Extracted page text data
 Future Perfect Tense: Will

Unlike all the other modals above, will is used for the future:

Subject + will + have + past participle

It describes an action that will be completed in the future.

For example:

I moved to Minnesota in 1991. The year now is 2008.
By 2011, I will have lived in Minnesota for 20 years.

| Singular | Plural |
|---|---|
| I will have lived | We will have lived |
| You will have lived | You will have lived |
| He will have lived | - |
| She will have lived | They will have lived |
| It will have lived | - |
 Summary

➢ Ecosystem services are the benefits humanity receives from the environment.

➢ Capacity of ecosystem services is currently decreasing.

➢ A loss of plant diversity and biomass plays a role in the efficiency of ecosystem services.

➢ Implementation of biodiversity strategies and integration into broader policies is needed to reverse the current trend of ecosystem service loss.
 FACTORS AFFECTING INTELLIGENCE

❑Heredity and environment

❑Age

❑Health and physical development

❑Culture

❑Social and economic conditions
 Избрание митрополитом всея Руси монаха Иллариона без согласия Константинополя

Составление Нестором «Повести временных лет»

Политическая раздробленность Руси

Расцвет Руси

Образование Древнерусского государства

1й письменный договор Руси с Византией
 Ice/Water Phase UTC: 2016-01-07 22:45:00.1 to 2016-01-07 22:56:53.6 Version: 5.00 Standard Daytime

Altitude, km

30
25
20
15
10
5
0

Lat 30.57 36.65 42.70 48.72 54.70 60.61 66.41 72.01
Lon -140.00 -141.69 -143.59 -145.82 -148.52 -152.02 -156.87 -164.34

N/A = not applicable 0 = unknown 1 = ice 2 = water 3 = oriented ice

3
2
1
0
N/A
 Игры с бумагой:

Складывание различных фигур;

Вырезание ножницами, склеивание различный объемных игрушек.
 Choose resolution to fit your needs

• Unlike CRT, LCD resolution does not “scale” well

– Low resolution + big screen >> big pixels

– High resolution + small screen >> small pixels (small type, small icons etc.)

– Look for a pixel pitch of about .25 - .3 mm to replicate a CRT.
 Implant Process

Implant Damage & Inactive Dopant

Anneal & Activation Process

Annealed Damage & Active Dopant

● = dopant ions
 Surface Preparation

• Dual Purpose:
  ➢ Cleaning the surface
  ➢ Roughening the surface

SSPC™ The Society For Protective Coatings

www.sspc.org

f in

**Aim of the exercise:**
Each line above is to be copied exactly as written.

**Exercise result:**
 Future Perfect Tense: Will

Unlike all the other modals above, will is used for the future:

Subject + will + have + past participle

It describes an action that will be completed in the future.

For example:

I moved to Minnesota in 1991. The year now is 2008.
By 2011, I will have lived in Minnesota for 20 years.

| Singular | Plural |
|---|---|
| I will have lived | We will have lived |
| You will have lived | You will have lived |
| He will have lived | - |
| She will have lived | They will have lived |
| It will have lived | - |
 Summary

➢ Ecosystem services are the benefits humanity receives from the environment.

➢ Capacity of ecosystem services is currently decreasing.

➢ A loss of plant diversity and biomass plays a role in the efficiency of ecosystem services.

➢ Implementation of biodiversity strategies and integration into broader policies is needed to reverse the current trend of ecosystem service loss.
 FACTORS AFFECTING INTELLIGENCE

❑Heredity and environment

❑Age

❑Health and physical development

❑Culture

❑Social and economic conditions
 Избрание митрополитом всея Руси монаха Иллариона без согласия Константинополя

Составление Нестором «Повести временных лет»

Политическая раздробленность Руси

Расцвет Руси

Образование Древнерусского государства

1й письменный договор Руси с Византией
 Ice/Water Phase UTC: 2016-01-07 22:45:00.1 to 2016-01-07 22:56:53.6 Version: 5.00 Standard Daytime

Altitude, km

30
25
20
15
10
5
0

Lat 30.57 36.65 42.70 48.72 54.70 60.61 66.41 72.01
Lon -140.00 -141.69 -143.59 -145.82 -148.52 -152.02 -156.87 -164.34

N/A = not applicable 0 = unknown 1 = ice 2 = water 3 = oriented ice

3
2
1
0
N/A
 Игры с бумагой:

Складывание различных фигур;

Вырезание ножницами, склеивание различный объемных игрушек.
 Choose resolution to fit your needs

• Unlike CRT, LCD resolution does not “scale” well

– Low resolution + big screen >> big pixels

– High resolution + small screen >> small pixels (small type, small icons etc.)

– Look for a pixel pitch of about .25 - .3 mm to replicate a CRT.
 Implant Process

Implant Damage & Inactive Dopant

Anneal & Activation Process

Annealed Damage & Active Dopant

● = dopant ions
 Surface Preparation

• Dual Purpose:
  ➢ Cleaning the surface
  ➢ Roughening the surface

SSPC™ The Society For Protective Coatings

www.sspc.org

f in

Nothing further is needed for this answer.